The church was able to repay the 30-year mortgage in only 10 years and made the final payment June 6. The timing couldn’t have been better.
“It’s going to be a great service,” Manson said. “It’s going to be the best one we’ve ever had. We’re hoping that everyone will come out.”
The Sunday celebration will start at 3 p.m. at the church at 220 S. Central Ave., and will feature a variety of speakers highlighting the impact and history of the church.
Founded in 1866, Union Baptist began as Second Baptist at the corner of Sixth and High streets. Samuel Lee, the first black police officer in Burlington, and his wife, Maggie Lee, were key players in establishing the church as a separate entity, catering exclusively to a black congregation.
It was a church without a building, though.

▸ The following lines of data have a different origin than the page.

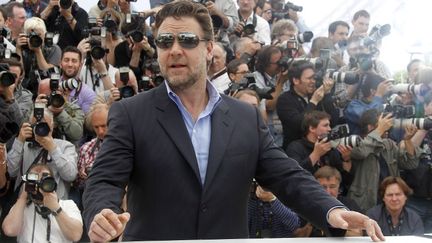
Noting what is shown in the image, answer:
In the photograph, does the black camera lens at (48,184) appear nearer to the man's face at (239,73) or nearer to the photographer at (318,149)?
the photographer at (318,149)

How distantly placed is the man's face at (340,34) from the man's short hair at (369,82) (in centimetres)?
137

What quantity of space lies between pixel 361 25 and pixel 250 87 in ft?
6.99

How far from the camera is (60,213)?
4.97m

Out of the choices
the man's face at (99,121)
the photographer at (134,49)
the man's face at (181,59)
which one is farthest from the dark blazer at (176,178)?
the photographer at (134,49)

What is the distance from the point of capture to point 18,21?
7.35 metres

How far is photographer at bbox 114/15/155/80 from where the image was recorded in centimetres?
694

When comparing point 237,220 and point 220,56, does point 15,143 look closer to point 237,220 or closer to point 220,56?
point 220,56

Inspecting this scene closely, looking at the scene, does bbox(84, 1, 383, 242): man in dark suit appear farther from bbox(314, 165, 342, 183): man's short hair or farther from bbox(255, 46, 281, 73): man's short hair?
bbox(255, 46, 281, 73): man's short hair

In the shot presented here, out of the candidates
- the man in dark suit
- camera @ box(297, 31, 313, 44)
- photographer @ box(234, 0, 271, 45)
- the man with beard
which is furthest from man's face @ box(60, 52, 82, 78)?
the man in dark suit

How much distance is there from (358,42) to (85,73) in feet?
8.63

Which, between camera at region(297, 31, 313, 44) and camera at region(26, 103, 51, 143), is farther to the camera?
camera at region(297, 31, 313, 44)

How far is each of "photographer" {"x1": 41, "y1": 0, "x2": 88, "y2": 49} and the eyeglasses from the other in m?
5.27

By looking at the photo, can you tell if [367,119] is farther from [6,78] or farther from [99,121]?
[6,78]

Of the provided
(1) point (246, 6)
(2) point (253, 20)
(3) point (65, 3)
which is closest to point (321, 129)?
(2) point (253, 20)
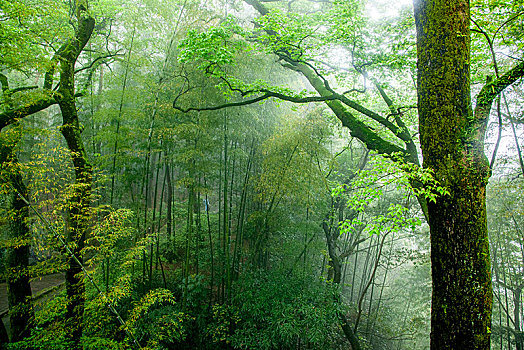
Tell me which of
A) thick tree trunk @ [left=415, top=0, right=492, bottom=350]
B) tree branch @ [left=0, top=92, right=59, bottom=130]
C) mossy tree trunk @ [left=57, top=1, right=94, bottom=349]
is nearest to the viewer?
thick tree trunk @ [left=415, top=0, right=492, bottom=350]

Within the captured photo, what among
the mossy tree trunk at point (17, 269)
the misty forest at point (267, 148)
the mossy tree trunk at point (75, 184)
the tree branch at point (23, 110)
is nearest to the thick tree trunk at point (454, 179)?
the misty forest at point (267, 148)

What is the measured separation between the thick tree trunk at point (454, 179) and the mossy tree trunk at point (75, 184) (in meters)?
3.55

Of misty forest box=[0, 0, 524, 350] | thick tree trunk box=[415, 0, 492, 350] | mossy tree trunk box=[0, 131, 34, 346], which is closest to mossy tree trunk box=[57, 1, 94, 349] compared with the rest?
misty forest box=[0, 0, 524, 350]

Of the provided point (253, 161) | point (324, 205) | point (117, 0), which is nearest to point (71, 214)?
point (253, 161)

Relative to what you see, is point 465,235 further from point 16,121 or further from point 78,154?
point 16,121

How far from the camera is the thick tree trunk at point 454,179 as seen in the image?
5.45 ft

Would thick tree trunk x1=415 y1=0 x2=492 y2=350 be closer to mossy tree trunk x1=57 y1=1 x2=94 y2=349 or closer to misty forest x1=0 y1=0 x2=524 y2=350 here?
misty forest x1=0 y1=0 x2=524 y2=350

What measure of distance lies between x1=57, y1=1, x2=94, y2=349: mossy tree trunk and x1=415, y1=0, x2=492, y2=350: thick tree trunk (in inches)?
140

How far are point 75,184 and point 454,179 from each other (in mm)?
3694

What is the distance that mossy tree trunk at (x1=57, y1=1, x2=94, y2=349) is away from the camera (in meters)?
3.07

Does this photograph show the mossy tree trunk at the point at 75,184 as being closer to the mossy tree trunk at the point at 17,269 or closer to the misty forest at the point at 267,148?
the misty forest at the point at 267,148

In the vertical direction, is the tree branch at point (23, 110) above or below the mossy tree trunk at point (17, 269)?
above

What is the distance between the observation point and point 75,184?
2.97 meters

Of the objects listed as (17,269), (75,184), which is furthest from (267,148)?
(17,269)
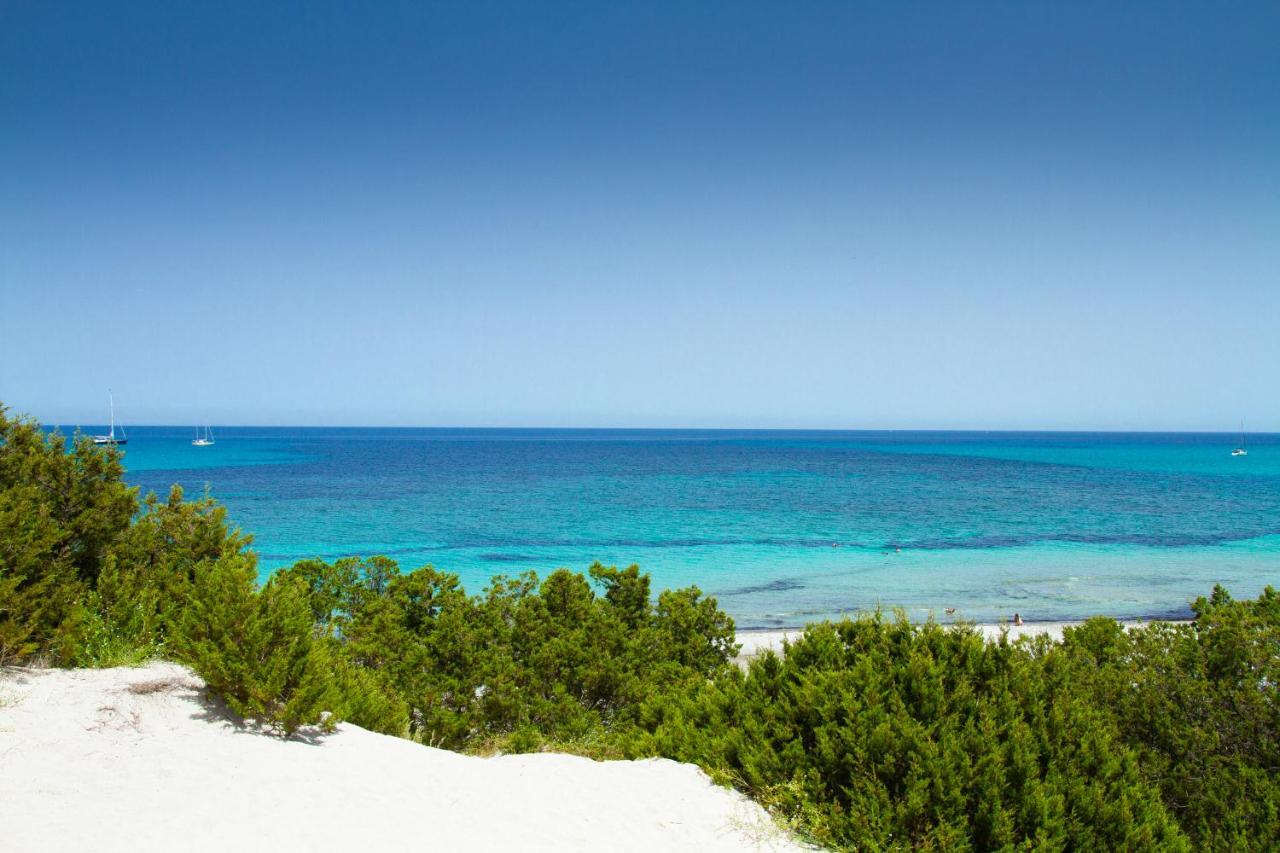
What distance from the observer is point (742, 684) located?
7.36m

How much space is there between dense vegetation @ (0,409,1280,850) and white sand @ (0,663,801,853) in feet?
1.34

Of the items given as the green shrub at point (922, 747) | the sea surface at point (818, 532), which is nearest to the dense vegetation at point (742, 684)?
the green shrub at point (922, 747)

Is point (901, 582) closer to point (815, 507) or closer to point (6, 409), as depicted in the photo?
point (815, 507)

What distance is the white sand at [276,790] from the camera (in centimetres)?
486

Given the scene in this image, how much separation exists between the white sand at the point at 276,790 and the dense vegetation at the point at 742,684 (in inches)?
16.1

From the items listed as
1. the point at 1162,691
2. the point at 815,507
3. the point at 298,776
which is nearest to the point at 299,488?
the point at 815,507

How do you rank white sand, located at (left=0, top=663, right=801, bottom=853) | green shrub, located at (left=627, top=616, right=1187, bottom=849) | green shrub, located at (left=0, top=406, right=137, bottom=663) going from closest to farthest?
white sand, located at (left=0, top=663, right=801, bottom=853) → green shrub, located at (left=627, top=616, right=1187, bottom=849) → green shrub, located at (left=0, top=406, right=137, bottom=663)

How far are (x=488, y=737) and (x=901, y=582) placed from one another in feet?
67.3

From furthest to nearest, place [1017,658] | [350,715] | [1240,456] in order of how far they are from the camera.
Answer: [1240,456] → [350,715] → [1017,658]

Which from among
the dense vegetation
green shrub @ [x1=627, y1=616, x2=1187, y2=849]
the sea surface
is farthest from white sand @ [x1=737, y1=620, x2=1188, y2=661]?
green shrub @ [x1=627, y1=616, x2=1187, y2=849]

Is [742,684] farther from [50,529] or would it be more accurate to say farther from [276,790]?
[50,529]

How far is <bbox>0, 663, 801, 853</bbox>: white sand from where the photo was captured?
4863 mm

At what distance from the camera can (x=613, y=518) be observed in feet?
136

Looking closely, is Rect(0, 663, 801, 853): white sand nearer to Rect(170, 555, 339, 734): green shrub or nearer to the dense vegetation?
Rect(170, 555, 339, 734): green shrub
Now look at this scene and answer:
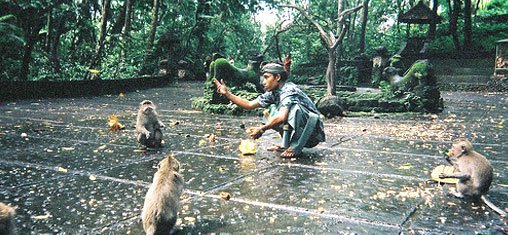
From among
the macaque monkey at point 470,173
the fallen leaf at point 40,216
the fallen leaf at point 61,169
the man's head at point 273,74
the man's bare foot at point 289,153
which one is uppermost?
the man's head at point 273,74

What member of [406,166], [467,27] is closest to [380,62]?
[467,27]

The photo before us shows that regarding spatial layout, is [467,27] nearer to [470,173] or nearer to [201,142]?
[201,142]

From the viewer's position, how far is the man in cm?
497

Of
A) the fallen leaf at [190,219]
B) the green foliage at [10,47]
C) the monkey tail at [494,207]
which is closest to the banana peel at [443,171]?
the monkey tail at [494,207]

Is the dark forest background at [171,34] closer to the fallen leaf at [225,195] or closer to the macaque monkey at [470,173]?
the macaque monkey at [470,173]

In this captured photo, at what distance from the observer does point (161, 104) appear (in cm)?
1227

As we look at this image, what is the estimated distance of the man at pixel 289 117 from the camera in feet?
16.3

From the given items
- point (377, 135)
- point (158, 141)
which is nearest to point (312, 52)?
point (377, 135)

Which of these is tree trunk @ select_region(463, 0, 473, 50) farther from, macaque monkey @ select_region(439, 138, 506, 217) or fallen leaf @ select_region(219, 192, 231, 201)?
fallen leaf @ select_region(219, 192, 231, 201)

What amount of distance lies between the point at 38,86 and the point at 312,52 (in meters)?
16.4

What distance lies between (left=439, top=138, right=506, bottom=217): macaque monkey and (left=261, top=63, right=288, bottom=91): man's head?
2172mm

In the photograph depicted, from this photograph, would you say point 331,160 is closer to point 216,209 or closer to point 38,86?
point 216,209

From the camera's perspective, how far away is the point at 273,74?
5.12 metres

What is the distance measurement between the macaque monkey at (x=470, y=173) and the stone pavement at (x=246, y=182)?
0.30ft
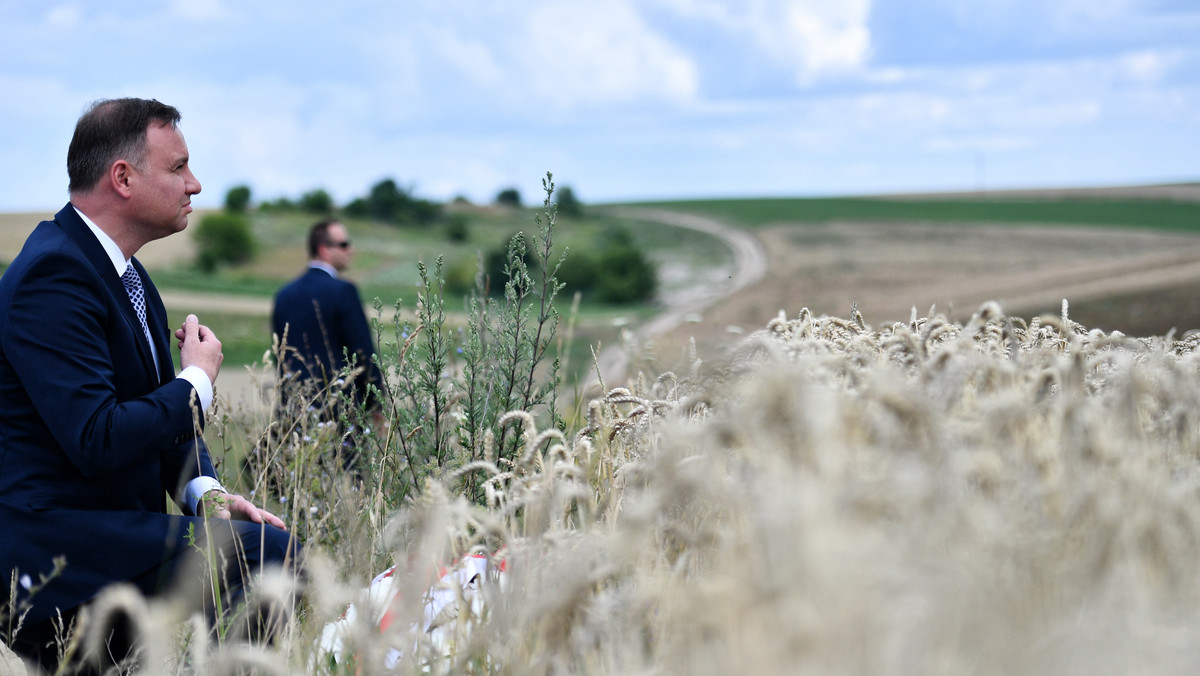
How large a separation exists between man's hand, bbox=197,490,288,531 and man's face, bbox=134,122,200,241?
0.85m

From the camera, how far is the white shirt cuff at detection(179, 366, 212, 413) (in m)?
2.73

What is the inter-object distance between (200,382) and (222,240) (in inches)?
2219

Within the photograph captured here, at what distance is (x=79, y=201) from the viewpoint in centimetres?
284

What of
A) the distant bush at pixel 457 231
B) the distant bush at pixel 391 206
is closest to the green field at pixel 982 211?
the distant bush at pixel 457 231

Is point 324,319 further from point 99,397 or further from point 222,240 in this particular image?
point 222,240

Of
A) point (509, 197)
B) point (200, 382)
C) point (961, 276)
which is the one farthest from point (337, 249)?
point (509, 197)

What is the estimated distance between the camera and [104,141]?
2.80m

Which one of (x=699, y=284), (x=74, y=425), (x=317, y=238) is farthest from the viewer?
(x=699, y=284)

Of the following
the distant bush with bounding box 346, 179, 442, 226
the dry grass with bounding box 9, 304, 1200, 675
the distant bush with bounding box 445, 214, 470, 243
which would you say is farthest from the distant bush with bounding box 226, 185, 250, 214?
the dry grass with bounding box 9, 304, 1200, 675

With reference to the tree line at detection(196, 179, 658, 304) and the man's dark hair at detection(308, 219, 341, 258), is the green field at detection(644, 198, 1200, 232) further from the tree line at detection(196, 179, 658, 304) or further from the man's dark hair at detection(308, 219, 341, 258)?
the man's dark hair at detection(308, 219, 341, 258)

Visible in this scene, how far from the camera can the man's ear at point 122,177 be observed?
279cm

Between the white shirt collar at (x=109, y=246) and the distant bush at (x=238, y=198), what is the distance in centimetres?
7631

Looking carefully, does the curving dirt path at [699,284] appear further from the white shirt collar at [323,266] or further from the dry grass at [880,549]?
the white shirt collar at [323,266]

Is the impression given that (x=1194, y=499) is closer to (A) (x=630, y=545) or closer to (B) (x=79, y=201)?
(A) (x=630, y=545)
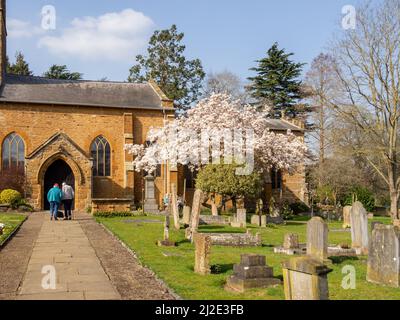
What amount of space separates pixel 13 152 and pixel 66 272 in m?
24.6

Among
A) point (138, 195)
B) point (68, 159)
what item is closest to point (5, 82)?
point (68, 159)

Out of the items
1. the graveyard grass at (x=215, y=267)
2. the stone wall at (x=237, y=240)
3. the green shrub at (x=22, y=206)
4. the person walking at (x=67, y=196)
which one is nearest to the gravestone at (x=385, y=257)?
the graveyard grass at (x=215, y=267)

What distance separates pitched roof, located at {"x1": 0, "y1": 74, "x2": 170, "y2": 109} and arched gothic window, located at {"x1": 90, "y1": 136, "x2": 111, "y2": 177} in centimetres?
277

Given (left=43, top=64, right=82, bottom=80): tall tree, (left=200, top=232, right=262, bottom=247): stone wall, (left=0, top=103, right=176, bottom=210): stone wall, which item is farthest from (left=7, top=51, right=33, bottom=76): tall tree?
(left=200, top=232, right=262, bottom=247): stone wall

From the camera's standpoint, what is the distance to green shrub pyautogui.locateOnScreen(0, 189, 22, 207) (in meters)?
28.7

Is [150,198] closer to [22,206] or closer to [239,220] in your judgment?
[22,206]

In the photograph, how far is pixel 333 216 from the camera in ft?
113

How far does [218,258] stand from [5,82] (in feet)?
89.4

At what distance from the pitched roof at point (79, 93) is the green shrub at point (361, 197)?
16679 mm

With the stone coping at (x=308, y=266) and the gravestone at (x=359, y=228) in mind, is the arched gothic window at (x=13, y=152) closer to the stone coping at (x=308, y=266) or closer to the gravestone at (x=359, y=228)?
the gravestone at (x=359, y=228)

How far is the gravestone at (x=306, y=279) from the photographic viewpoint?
7074 millimetres

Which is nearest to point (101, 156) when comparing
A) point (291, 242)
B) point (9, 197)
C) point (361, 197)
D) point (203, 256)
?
point (9, 197)

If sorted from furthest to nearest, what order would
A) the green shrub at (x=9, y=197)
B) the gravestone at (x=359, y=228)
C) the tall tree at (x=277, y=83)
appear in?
1. the tall tree at (x=277, y=83)
2. the green shrub at (x=9, y=197)
3. the gravestone at (x=359, y=228)

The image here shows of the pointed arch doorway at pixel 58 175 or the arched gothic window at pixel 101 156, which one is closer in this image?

“They met at other places, in basements,” said longtime parishioner Linda Robinson.
The Lees are honored in a stain glass window that remains in the church today.
“Think about what was going on at the time,” Robinson said. “The Civil War had just ended, and President Lincoln had been shot.”
In the spring of 1921, pastors and layman from five Baptist churches formed a building committee so the church finally could have a home. Vaunted Burlington businessman Edward P. Eastman and his wife, Millie, long wanted to do something worthwhile for the black community. They donated $3,000 used to construct the church at 220 S. Central Ave. in 1923.
The church promptly was renamed Union Baptist Church, and the $3,000 covered the entire cost of the building. Money already raised by the congregation was used to buy furniture for the new church.
Ground for a new sanctuary (where the 150-person congregation worships) was broken in 2003, while the old sanctuary became the fellowship hall. Manson recently moved from Des Moines before the groundbreaking, and the new sanctuary was completed in 2004.
Disaster struck in April 2011, when the church sanctuary was gutted by fire. The stained glass window paying tribute to Samuel and Maggie Lee survived, but hardly anything else did.
“We had to start over from scratch,” Robinson said.
The church sanctuary was rebuilt and re-opened to the congregation later that year. Though Union Baptist started as a black church, Robinson said the congregation is diverse.
“This is not a quote, unquote ‘black church.’ It is a church,” Robinson said.
A Burlington native, Robinson grew up Union Baptist Church. Several of her family members served as deacons.